1st-order laboratory parameters-obligatory laboratory tests.
- Exfoliative cytology to detect Paget’s cells (evidential).
If genetic burden is suspected
- BRCA gene status (BRCA1, BRCA2, BRCA3/RAD51C gene).
* For women with a BRCA mutation, the risk of developing breast cancer – over the course of a lifetime – is circa 60 to 80 percent.The risk of developing ovarian cancer is circa 40 to 60 percent for BRCA1 mutation carriers and circa 10 to 30 percent for BRCA2 mutation carriers. Carriers of the BRCA3 mutation (RAD51C) also have a high risk of breast cancer of approximately 20 to 40 percent. 2nd-order laboratory parameters (for follow-up/therapy monitoring).
- Tumor markers: CA 15-3 (therapy and follow-up control of metastatic breast carcinoma; often indicates recurrences before they become clinically apparent), CEA, and HER-2.
- Tissue:
- HER2 protein (synonyms: Her2 protein; cerbB 2, Her 2/neu; HER-2; human epidermal growth factor receptor; human epidermal growth factor receptor-2/neuroblastoma).
- PAI-1 (plasminogen activator inhibitor 1) to assess prognosis in nodal-negative breast carcinoma; may also be used in meatstasis process* .
- UPA (urokinase activator) to assess the prognosis in nodal-negative breast carcinoma.
- In serum: HER2 protein for prognosis assessment in breast carcinoma or in the absence of tumor tissue status for HER2 protein expression.

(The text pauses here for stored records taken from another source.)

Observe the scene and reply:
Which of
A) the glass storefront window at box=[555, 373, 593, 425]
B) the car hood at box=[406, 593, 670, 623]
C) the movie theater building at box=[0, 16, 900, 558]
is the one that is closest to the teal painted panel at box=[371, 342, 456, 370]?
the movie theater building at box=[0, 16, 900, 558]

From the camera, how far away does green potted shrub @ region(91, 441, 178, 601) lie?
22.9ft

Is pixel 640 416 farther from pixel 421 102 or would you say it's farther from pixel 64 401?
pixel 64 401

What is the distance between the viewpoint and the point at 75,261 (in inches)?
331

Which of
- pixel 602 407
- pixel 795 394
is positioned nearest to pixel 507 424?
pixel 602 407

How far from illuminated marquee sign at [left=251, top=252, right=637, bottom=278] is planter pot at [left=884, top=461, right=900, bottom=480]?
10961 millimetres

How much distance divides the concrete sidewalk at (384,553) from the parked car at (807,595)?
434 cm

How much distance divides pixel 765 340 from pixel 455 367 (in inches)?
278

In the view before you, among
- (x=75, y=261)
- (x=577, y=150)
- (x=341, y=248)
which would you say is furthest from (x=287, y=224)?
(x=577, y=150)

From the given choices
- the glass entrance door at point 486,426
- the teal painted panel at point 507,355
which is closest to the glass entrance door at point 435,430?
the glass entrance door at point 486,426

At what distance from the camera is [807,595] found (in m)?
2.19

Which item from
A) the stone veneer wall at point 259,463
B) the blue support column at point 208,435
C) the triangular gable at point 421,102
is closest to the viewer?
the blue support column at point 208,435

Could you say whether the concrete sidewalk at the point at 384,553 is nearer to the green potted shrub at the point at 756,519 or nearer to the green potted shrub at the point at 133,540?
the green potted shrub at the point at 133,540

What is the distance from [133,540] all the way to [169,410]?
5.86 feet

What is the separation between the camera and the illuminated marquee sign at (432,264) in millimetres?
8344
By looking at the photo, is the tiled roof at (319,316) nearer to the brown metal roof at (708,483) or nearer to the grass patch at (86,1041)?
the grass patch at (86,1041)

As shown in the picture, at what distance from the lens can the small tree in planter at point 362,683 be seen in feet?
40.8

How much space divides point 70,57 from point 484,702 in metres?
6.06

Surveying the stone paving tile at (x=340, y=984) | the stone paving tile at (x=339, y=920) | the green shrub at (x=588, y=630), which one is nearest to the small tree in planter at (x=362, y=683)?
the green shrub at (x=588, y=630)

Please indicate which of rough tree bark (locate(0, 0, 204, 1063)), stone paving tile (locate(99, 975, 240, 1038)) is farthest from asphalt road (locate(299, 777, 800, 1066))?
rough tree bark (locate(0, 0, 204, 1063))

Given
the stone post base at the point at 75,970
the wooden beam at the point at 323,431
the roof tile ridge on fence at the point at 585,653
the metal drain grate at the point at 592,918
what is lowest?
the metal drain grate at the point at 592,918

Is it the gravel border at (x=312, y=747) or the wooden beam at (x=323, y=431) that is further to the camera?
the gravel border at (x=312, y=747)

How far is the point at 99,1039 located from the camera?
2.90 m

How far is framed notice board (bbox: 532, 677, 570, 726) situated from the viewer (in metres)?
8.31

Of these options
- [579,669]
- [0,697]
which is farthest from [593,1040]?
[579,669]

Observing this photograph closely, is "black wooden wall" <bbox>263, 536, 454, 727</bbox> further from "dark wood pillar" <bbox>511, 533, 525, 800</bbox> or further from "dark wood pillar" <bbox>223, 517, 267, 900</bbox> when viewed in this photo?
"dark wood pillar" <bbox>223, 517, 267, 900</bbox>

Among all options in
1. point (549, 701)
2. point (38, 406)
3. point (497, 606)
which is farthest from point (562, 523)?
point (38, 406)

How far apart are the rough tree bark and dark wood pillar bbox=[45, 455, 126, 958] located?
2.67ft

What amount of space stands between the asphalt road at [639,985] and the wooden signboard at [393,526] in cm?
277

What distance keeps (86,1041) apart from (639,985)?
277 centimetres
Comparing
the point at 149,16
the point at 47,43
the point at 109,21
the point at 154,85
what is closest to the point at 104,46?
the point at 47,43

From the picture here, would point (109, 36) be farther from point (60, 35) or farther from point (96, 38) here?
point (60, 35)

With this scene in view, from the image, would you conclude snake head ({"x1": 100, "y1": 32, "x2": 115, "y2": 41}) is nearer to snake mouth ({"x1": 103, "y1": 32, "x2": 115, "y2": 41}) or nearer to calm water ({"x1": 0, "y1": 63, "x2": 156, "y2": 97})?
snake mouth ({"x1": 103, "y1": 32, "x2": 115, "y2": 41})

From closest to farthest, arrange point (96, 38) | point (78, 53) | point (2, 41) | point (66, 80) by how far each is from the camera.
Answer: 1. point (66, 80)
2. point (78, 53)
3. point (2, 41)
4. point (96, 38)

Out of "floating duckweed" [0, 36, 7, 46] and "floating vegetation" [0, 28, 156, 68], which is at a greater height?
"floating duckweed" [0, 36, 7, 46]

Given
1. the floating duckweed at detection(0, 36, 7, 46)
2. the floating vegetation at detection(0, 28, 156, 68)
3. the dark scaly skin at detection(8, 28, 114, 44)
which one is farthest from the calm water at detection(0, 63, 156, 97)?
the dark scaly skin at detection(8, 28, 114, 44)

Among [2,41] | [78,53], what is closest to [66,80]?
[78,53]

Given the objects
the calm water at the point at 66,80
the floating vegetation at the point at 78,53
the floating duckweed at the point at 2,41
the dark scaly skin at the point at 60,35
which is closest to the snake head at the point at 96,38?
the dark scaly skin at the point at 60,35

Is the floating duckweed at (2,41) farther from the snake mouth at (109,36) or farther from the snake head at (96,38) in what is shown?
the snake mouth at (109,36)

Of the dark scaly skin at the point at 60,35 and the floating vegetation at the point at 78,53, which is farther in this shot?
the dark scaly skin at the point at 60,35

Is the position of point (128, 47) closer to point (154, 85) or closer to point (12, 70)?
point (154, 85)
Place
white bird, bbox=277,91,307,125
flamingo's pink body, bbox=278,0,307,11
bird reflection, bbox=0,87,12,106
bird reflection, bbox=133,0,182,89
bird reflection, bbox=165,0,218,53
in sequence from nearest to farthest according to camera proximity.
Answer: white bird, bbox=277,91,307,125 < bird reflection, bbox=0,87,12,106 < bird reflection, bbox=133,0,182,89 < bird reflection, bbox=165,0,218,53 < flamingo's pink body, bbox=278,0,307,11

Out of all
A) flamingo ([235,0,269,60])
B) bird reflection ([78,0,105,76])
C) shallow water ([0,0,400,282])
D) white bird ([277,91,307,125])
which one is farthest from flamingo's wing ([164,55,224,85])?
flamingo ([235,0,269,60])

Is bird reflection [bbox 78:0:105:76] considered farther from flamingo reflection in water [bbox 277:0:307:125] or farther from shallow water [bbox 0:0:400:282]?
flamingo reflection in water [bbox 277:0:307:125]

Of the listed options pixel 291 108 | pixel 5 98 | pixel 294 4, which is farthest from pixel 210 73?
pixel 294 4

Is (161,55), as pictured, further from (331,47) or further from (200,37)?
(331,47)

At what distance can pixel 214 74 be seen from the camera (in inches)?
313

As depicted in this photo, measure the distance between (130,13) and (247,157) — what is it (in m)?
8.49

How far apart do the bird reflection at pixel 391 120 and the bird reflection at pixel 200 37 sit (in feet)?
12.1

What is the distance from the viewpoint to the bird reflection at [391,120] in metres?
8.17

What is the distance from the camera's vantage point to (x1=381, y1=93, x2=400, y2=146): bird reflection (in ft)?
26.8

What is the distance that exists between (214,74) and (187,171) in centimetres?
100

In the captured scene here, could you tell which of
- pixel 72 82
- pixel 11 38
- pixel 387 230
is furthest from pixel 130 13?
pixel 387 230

- 17-Beta estradiol (E, estradiol) – Women with breast carcinoma recurrence had twice as high serum 17-beta estradiol levels than the comparison group without recurrence (22.7 versus 10.8 pg/ml
* During the course of breast carcinoma metastasis, there is a possibility of clonal selection of HER2 protein-positive cells, i.e.an initially HER2 protein-negative tumor may overexpress HER2 protein in its metastases (i.e. increased protein biosynthesis, which may lead to an increased concentration of this protein in the cell; this overexpression may be caused by defective gene regulation). Therefore, even if the HER2 protein status of the primary tumor is initially negative, serum analysis of HER2 protein is recommended in tissue examination during further follow-up.